ROE decomposition (DuPont): Net profit margin 0.8% × Asset turnover 0.605 × Financial leverage 2.67x ≈ ROE 1.4% (matches reported). The largest drag is margin compression at the operating level: operating income down 32.9% YoY against a 0.7% revenue decline implies weaker operating leverage and pricing/mix pressure; we estimate operating margin compressed by ~130 bps YoY to ~2.7%. Asset turnover at 0.605 is low for a cyclical metals company, reflecting a sizable asset base relative to sales; this constrains ROE despite leverage. Financial leverage (2.67x) provides the majority of ROE uplift, but with interest coverage at 3.28x, the room to add leverage is limited. Business drivers: cost of sales absorption and SG&A rigidity (82.78) curtailed operating profit despite stable revenues; non-operating expenses (notably interest expense of 6.47) further pressured ordinary income. Sustainability: current margin pressure appears cyclical and potentially reversible with improved demand/pricing, but near-term visibility is limited; leverage-driven ROE is not a durable solution without better margins and turnover. Watchpoints: SG&A growth versus revenue is unclear (detail unreported), but fixed-cost stickiness likely exceeded revenue performance; prioritize cost containment and mix improvements.
Top-line: Revenue declined 0.7% YoY to 799.27, indicating flat-to-slightly weaker demand. Profitability: Operating income fell 32.9% YoY to 21.21, far outpacing the sales decline, signaling negative operating leverage and/or pricing/mix deterioration. Ordinary income was 14.15 (-14.9% YoY), cushioned somewhat by non-operating income but weighed by interest expense (6.47). Net income rose sharply to 6.74 (+1990.1% YoY) due to a low base last year; current net margin is modest at 0.8%. Quality: EBITDA margin of 4.9% and interest coverage of 3.28x reflect compressed but positive operating performance. Outlook: Near-term growth hinges on end-market recovery (auto/industrial), cost passthrough, and energy/raw material cost trends; absent margin restoration, earnings growth will be constrained. Medium term: Balance sheet liquidity supports continuity of operations and selective investment, but low ROIC (1.5%) underscores a need for portfolio and productivity improvements to drive sustainable growth.

Records →
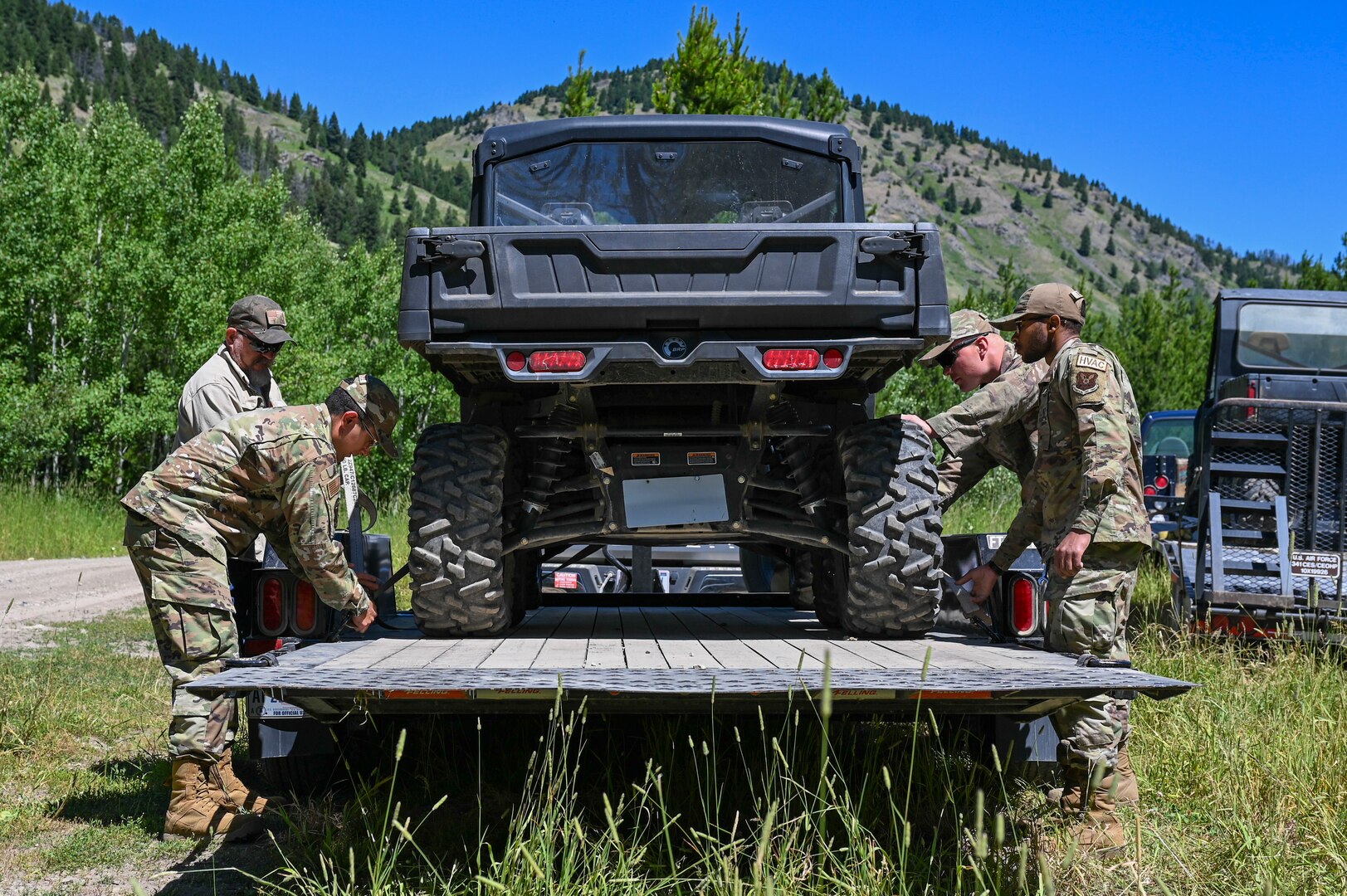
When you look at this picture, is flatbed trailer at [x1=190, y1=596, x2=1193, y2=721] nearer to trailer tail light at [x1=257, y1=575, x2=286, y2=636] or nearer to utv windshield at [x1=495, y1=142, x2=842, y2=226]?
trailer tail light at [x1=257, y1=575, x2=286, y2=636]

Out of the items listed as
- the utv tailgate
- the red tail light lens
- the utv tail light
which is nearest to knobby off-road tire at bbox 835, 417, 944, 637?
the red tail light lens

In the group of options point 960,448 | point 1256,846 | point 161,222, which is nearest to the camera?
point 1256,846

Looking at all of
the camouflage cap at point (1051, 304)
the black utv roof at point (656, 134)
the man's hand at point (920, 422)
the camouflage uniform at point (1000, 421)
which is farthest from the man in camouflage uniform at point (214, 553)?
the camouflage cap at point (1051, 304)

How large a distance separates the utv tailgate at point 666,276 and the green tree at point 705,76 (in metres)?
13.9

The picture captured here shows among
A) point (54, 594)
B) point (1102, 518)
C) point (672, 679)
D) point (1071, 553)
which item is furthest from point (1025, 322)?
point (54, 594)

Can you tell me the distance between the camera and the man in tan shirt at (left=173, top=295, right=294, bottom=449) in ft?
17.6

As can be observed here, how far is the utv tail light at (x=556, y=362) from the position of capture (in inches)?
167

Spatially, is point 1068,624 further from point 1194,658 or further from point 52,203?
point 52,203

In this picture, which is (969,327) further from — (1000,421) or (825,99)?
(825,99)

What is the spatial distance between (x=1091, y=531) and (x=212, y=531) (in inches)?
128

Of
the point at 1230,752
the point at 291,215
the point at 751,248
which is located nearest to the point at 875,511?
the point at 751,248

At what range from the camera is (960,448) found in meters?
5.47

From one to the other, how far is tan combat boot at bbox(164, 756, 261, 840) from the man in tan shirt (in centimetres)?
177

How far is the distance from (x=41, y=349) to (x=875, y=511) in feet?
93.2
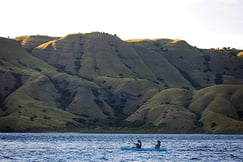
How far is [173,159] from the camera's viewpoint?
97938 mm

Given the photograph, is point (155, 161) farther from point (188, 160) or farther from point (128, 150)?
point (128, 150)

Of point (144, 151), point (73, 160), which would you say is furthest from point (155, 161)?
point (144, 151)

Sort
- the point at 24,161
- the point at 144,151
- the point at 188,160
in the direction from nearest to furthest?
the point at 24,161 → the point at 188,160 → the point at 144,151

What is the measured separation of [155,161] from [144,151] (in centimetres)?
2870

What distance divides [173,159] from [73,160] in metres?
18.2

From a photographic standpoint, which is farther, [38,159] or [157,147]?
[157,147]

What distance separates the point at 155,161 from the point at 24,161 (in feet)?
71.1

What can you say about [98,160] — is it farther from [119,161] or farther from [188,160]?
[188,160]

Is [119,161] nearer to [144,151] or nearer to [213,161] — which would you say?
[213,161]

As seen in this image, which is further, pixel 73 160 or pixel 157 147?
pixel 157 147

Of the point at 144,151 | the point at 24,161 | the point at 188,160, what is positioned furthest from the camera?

Exercise instructions →
1. For the earnings analysis, answer yes or no to whether each statement agrees with it, and quote the words that decide it: (a) Revenue fell 0.7% year over year. (b) Financial leverage supplies most of the ROE uplift. (c) Net income declined from the prior year.
2. Carry on the earnings analysis from its last sentence.
The lines above come from a different source than the earnings analysis.

Answers for the tasks →
1.
(a) Yes: "Revenue declined 0.7% YoY to 799.27"
(b) Yes: "Financial leverage (2.67x) provides the majority of ROE uplift"
(c) No: "Net income rose sharply to 6.74 (+1990.1% YoY)"

2.
Liquidity is sound: current ratio 181.7% and quick ratio 160.4% comfortably exceed benchmarks; no warning on current ratio. Working capital of 351.77 provides buffer; cash and deposits are 144.98 versus short-term loans of 218.98, but current assets of 782.29 cover near-term obligations (current liabilities 430.52). Solvency: D/E at 1.67x is above the conservative benchmark (1.5x), signaling moderately elevated leverage; interest coverage at 3.28x is below the 5x comfort threshold, implying some sensitivity to earnings declines or rate increases. Long-term loans total 246.06, with noncurrent liabilities at 396.15, indicating a meaningful long-term debt stack; maturity details are not provided, so refinancing timing risk cannot be fully assessed. Equity totals 494.59; financial leverage (assets/equity) is 2.67x. No off-balance sheet obligations are disclosed in the provided data. Overall, liquidity is adequate, leverage is somewhat high for the cycle, and coverage is acceptable but not robust.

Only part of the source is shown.